Asset sales grind on

Written By: - Date published: 5:50 pm, October 15th, 2012 - 37 comments
Categories: Maori Issues, national, Privatisation, water - Tags: ,

Amidst all the current scandal and chaos, the Nats’ privatisation agenda grinds on, as reported by various sources this afternoon. More reaction later I’m sure, but for the moment here’s the bare bones from the 3 News coverage:

Government goes ahead with share sale

The Government is forging ahead with its asset sales agenda, choosing not to adopt the ‘shares plus’ option suggested by the Waitangi Tribunal.

Prime Minister John Key announced this afternoon there will be no further negotiations with Maori on the issue of water ownership after the Government’s hui with affected iwi. He says the Government will now focus on removing Might River Power from the State Owned Enterprises Act and preparing it for partial sale. …

The decision not to settle the dispute over water ownership means the Government is likely to be on the receiving end of legal action from the Maori Council and other interested parties.

Mr Key says if the Council wants to take the Government to court, they can. “That’s entirely a matter for them. From the Government’s perspective, it would not be unexpected,” he says.

Might as well slip that announcement out while everyone is distracted by the appalling incompetence of Paula Bennett’s department eh?
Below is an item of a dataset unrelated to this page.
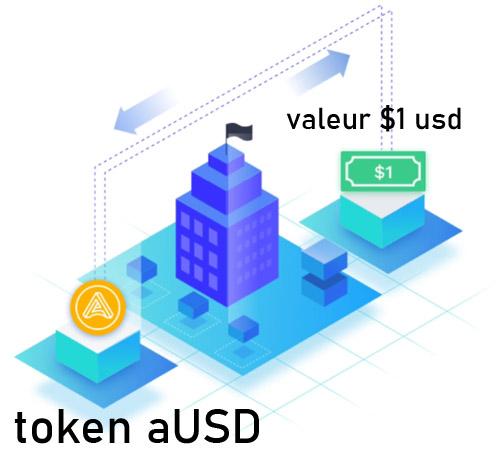 acala usd stablecoin token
37 comments on “Asset sales grind on”

  1. Merrill Lynch will be so pleased,
    They can start asset stripping NZ as soon as Johnny Sparkles is ready for them.

    Can’t wait for the Gnats’ NAZI propoganda engine to start up (i.e Main Stream Media).

    • Jim Nald 1.1

      Was speaking with some friends today about our past leaders who were Nation Builders.

      We agreed unanimously that, as befits the anxiously greedy and desperate desire of the current snake in power in wanting to strip the nation of our assets, we would award him the title ‘Nation Stripper’.

      • Jim Nald 1.1.1

        I should add that we thought a new Natz motto should be:

        “smile, wave and strip”.

        • PlanetOrphan 1.1.1.1

          I was talking to a friend who thought much the same.
          He’s wanted to be on TV since he was ten,
          Thought being PM would get him there.

          Been rehearsin his lines ever since M8

          “Can’t wait for Johnny Sparkles does dallas M8!” |-{

          • Jim Nald 1.1.1.1.1

            Maybe the PM would like to say he can’t recall whether there might be a GCSB tape of his recent overseas trip?

            A tape of his meeting with Big Boys which can be referred to as:
            Johnny does Hollywood – Bl _ _ for US, Part XXX ?

        • Dr Terry 1.1.1.2

          Hold it, Jim, I would HATE to see Key strip in front of my eyes!!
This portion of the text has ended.